_Requirement_: Format the caption text of every row below as a JSON list of strings, one string per line, leaving out blank lines and the pictures.

Caption snippets from web pages:
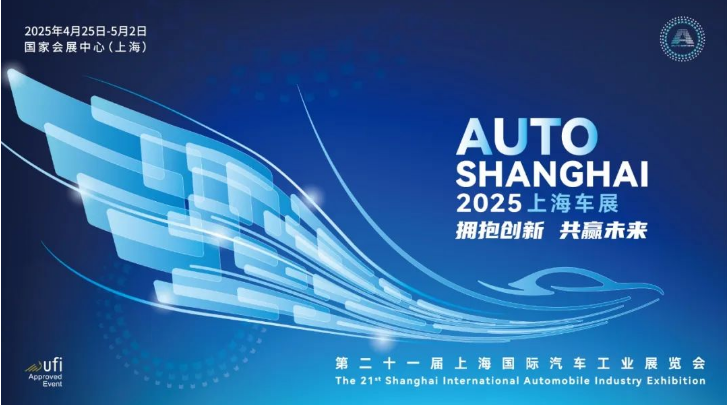 第二十一届上海国际汽车工业展览会（以下简称：2025上海车展）将于2025年4月25日至5月2日在国家会展中心（上海）举行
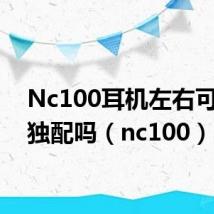 Nc100耳机左右可以单独配吗(nc100)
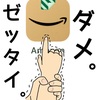 Amazonブラックフライデー終幕と強襲!リオレウス豪火種!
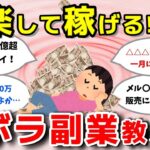 【2ch有益スレ】ぐうたら主婦がほったらかしで不労所得！楽して稼げるズボラ副業教えて！【ガルちゃんまとめ】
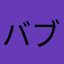 バブルーん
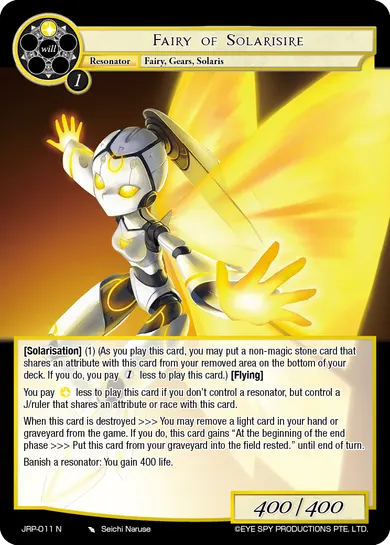 Fairy of Solarisire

_Answer below_:
[
  " 第二十一届上海国际汽车工业展览会（以下简称：2025上海车展）将于2025年4月25日至5月2日在国家会展中心（上海）举行",
  " Nc100耳机左右可以单独配吗(nc100)",
  " Amazonブラックフライデー終幕と強襲!リオレウス豪火種!",
  " 【2ch有益スレ】ぐうたら主婦がほったらかしで不労所得！楽して稼げるズボラ副業教えて！【ガルちゃんまとめ】",
  " バブルーん",
  " Fairy of Solarisire"
]